CHARBONS
Toute une série de roches sédimentaires, tourbe, lignite et houille, entre autres, résultent de la transformation d’anciens végétaux terrestres. Les débris de plantes mortes sont normalement détruits à l’air, mais noircissent sous l’eau par l’action de micro-organismes. Les modifications subies au cours de la fossilisation consistent surtout en un enrichissement en carbone aux dépens des autres constituants, d’où la notion de carbonification ; il y a environ 50 p. 100 de carbone dans le bois, 50 à 58 p. 100 dans la tourbe, 55 à 75 p. 100 dans le lignite, 74 à 90 p. 100 dans la houille, et l’on atteint théoriquement 100 p. 100 avec le graphite, terme ultime de l’évolution.
Quoique de tels matériaux existent, plus ou moins dispersés, dans de nombreuses roches, on réserve le nom de «charbons» à celles qui renferment suffisamment de carbone pour être utilisables comme combustibles.
S’il existe de nombreuses variétés de charbons, c’est d’abord parce que les éléments végétaux qui les ont constitués étaient eux-mêmes variés, ce qui est bien évident pour des produits peu transformés, tels que tourbes (sphaignes), lignites xyloïdes (bois) ou ambre (résine). Mais c’est surtout parce qu’après leur enfouissement ces dépôts ont été soumis, comme toutes les roches, à des actions métamorphiques, c’est-à-dire notamment à des augmentations de température et de pression, auxquelles la matière organique est très sensible.
1. Classifications
D’une façon générale, on distingue:
– les tourbes , qui se rencontrent dans les formations sédimentaires récentes, et qui se constituent encore de nos jours dans des formations végétales bien définies, les tourbières ;
– les lignites , soit bruns et encore voisins des tourbes, soit noirs et passant insensiblement aux houilles; ils s’observent surtout dans les formations secondaires ou tertiaires; il en existe de nombreuses variétés;
– les houilles , compactes et noires, et les anthracites .
Classifications chimiques
Elles sont fondées sur l’analyse «industrielle», autrement dit sur le comportement d’une houille lors de sa combustion. Pour en comprendre le principe, il suffit de savoir qu’un échantillon chauffé à un peu plus de 100 0C commence par perdre de l’eau: c’est l’humidité . Puis, à 960 0C, s’échappe une certaine quantité d’hydrocarbures: les matières volatiles , ou M.V. Il reste le carbone fixe . Les cendres représentent les matières minérales non combustibles. On tient compte également du pouvoir calorifique . Le fuel-ratio exprime le rapport du carbone fixe sur les matières volatiles.
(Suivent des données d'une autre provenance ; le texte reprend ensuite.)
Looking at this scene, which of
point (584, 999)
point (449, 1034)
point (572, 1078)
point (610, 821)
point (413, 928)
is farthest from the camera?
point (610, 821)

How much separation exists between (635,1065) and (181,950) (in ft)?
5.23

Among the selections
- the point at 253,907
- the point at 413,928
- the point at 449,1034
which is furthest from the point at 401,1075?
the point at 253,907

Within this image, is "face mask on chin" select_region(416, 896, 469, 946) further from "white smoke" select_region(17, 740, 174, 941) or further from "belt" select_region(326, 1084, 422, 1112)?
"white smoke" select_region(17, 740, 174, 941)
La classification la plus utilisée en France reste celle, ancienne, qui est dite «utilitaire», de Grüner. En partant des houilles les plus riches en carbone fixe, nous trouvons d’abord des charbons maigres, avec 10 p. 100 ou moins encore de M.V. et, à l’autre bout de la classification, des charbons flambants, des charbons gras à gaz, avec 40 p. 100 ou plus de M.V. (tabl. 1).
Il existe d’autres classifications chimiques notamment la classification internationale du Congrès de Toronto (1913), indiquée dans le tableau 2.
Autres classifications
En réalité, les classifications industrielles varient encore largement d’un pays à l’autre. Une classification vraiment universelle serait souhaitable.
On a encore envisagé des classifications pétrographiques (charbons mats ou brillants, zonés, etc.), botaniques (houilles de cutine et houilles ligno-cellulosiques de Duparque), et ainsi de suite.
Potonié distingue, dans le groupe des kaustobiolithes , c’est-à-dire dans l’ensemble des roches combustibles dérivant d’anciens êtres vivants, animaux ou végétaux:
– des sapropélites , combustibles formés à partir d’organismes inférieurs, surtout aquatiques (plancton), dont la matière organisque a une forte teneur en graisses et en protéines, qui ont subi la bituminisation; les pétroles et les schistes bitumineux dériveraient de roches initiales ou sapropels , qui se transformeraient en sapropélites ou saprocols ;
– des charbons humiques , constitués essentiellement par des végétaux terrestres supérieurs, à forte teneur en hydrates de carbone; ils correspondent, en gros, à nos charbons (de la tourbe à l’anthracite);
– des liptobiolithes , résines, cires, résultant de la décomposition complète de végétaux dont seules les résines ont résisté.
Toutes ces classifications présentent des difficultés pour délimiter les groupes, étant donné l’existence de termes de passage entre eux, par exemple entre les sapropélites et les charbons humiques. Des charbons particuliers, comme les cannel-coals (formés principalement de spores et donnant de 40 à 60 p. 100 de M.V.) et les bogheads (formés d’algues et donnant de 55 à 66 p. 100 de M.V.), sont des charbons sapropéliques constituant un passage aux schistes bitumineux et au groupe des pétroles. De plus, les hypothèses faites dans certaines définitions sur la genèse des types sont discutables; ainsi, il est certain que les végétaux terrestres ont pu, dans certains cas, jouer un rôle dans la formation des sapropélites, au même titre que les micro-organismes aquatiques.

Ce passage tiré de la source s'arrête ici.